Recovered by Syrian troops, they had been badly disfigured with what appeared to be hammer blows and are perhaps the only such artefacts to leave the desert site without being stolen.
Modern technology aided their saving, which is also being seen as a tribute to Khaled al-Assad, the former head of antiquities at Palmyra, murdered by Isis fighters in 2015, at the age of 82.
"This is an example of an issue we hold dear: that of cultural diplomacy, the fact that culture can be an instrument for dialogue between people, even when circumstances are difficult," Italian culture minister Dario Franceschini said on Thursday.
Culture Minister Dario Franceschini looks at one of the busts. Photo: Alberto Pizzoli/AFP
Isis jihadists seized Palmyra in May 2015 and began to systematically destroy the city's monuments and temples, while also looting its many archeological treasures.
They were driven out in March 2016 but recaptured the town last December. Although the precise date of its founding is unknown, Palmyra's name is referred to on a tablet dating from the 19th century BC as a stopping point for caravans between the Mediterranean and the east.
Known to Syrians as the "Pearl of the Desert", Palmyra boasted temples, colonnaded alleys and elaborately decorated tombs that were among the best preserved classical monuments in the Middle East, before their wanton destruction.
Hundreds of important heritage sites have been sacked or destroyed during the five-year conflict, including the first-century temples of Bel and Baalshamin in Palmyra.
One of the restored busts. Photo: Alberto Pizzoli/AFP
The two funeral busts, which are to be returned to Syrian authorities by the end of the month, were recovered by regime soldiers when they initially retook Palmyra.
They had been badly disfigured by hammers, said former Rome mayor Francesco Rutelli, who promoted the restoration through his "Incontro di Civilta" (Meeting of Civilizations) association.
The restoration work is completely reversible. Photo: Alberto Pizzoli/AFP
The busts "are probably the only works of art taken from the Syrian conflict zone that weren't stolen", Franceschini told reporters during a showing at Italy's Superior Institute for Conservation and Restoration.
The busts, of a man and a woman, date to the second and third centuries and were brought to Lebanon before being transferred to Rome, Rutelli said.

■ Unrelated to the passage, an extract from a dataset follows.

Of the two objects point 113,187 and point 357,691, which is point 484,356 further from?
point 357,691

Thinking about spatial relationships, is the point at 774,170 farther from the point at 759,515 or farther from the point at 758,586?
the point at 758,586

A closer look at the damage. Photo: Alberto Pizzoli/AFP
He also rejected critics who have denounced the idea of working with the regime of Syrian President Bashar al-Assad while the war in the country rages.
"This gesture has no element of political support on our part. Italy has done it, and will do it, for any country that asks," Rutelli said, noting that the restoration was also a tribute to the late head of antiquities Assad.
Before his death, the octogenarian "managed to hide hundreds of works of art, but not these two busts, which fell into Isis hands", Rutelli said.
A team of five specialists worked on the restorations for a month, focusing in particular on the faces.
Some of the equipment used in the restoration project. Photo: Alberto Pizzoli/AFP
On one, the upper part of the face had been destroyed, but the team managed to recreate the missing portion using a synthetic nylon powder and a 3-D printer, a technique that had never been used for such a restoration.
The new piece was attached to the bust with powerful magnets, "which makes it completely removable, in line with the principle that all restoration work must be completely reversible", said Antonio Iaccarino, one of the restorers.
"What Isis has destroyed, we have rebuilt," he said. "Through culture, we also wage an ideological battle."